鬱照送她的鐲子,她也戴上了,刻意在她麵前轉了轉,擠出苦澀的笑容:“如果沒了阿孃,姑母還會好好對我吧。”
“傻阿深,不是說我們纔是一家人嗎?你眼下困難,姑母哪能不管你。要不要好好梳妝一下,去外麵散散心,姑母陪你。”

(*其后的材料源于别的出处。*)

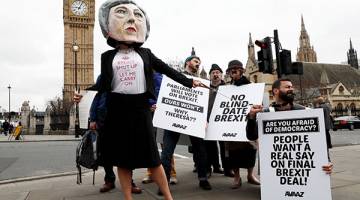 PROTES: Pembantah Brexit, memakai kepala gergasi Theresa May, memegang plakad di luar Parlimen pada hari perdana menteri mengumumkan beliau secara rasmi memulakan prosedur untuk memisahkan Britain dari EU di London, kelmarin. — Gambar Reuters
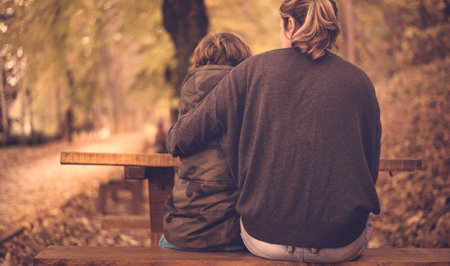 A mother hugging her daughter on a bench
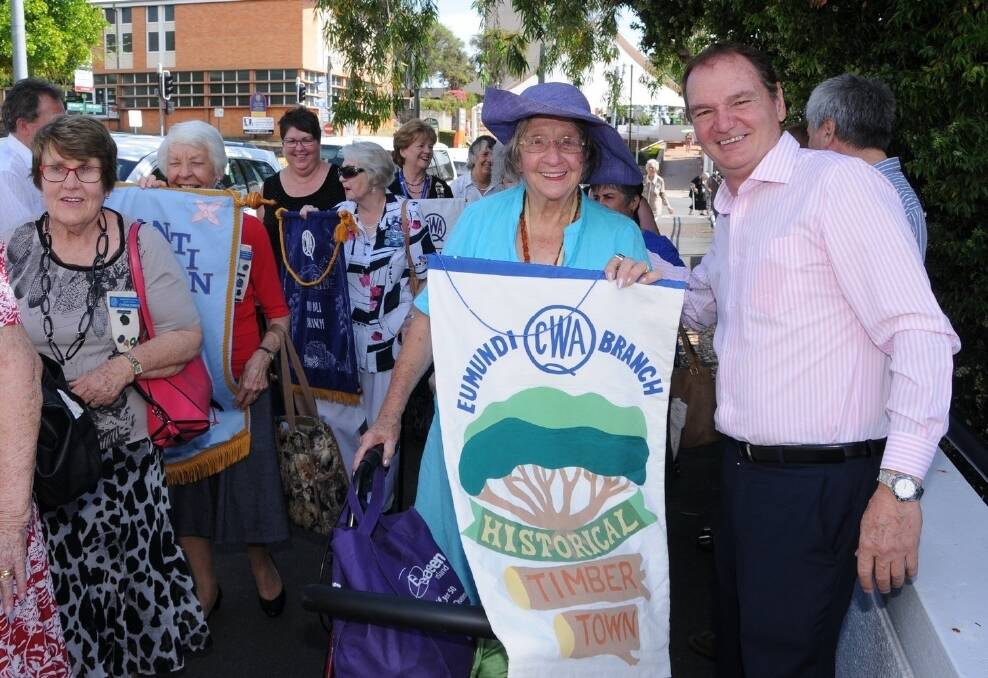 Ipswich Mayor Paul Pisasale greets QCWA delegates as they parade in for state conference. Cr Pisasale is pictured with Eumundi branch member Flo Saunders. -Picture: SARAH COULTON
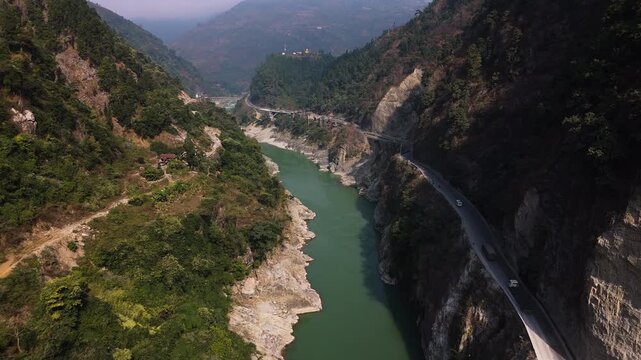 Drone shot of the winding Prithvi highway cutting a steep mountain valley in Nepal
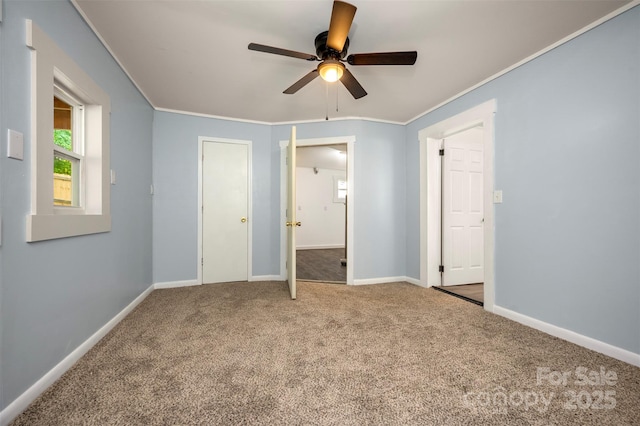 unfurnished bedroom featuring carpet floors, a ceiling fan, baseboards, and ornamental molding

話是如此說,但今日看上去明顯不是個適宜出遊的天,烏雲低垂,涼風陣陣,仲秋蕭瑟。
連深多日不安,現在問道鬱照:“姑母,我不會有事的吧?阿孃說兄長不會對我怎麼樣……”
盧氏對她最後的交代,就是斷不能忤逆得罪連衡。
“當然不會。”鬱照拉過她的手,撫過她手上薄薄的繭痕,是學習武藝留下的,她若有所思道,“我想的是,等明年就先給你相看親事,如果王府待不下去,你還有彆處可去,不是你兄長要趕你走,是彆處或許才安穩。”
說得再怎樣冠冕堂皇,她也瞭然。
如果不鏟除連深,把她嫁出去就是最好的結果,至少他們都留了體麵。
不過如今的問題是,盛京之中,還有哪個名門貴族的郎君願意娶曾經的女世子呢?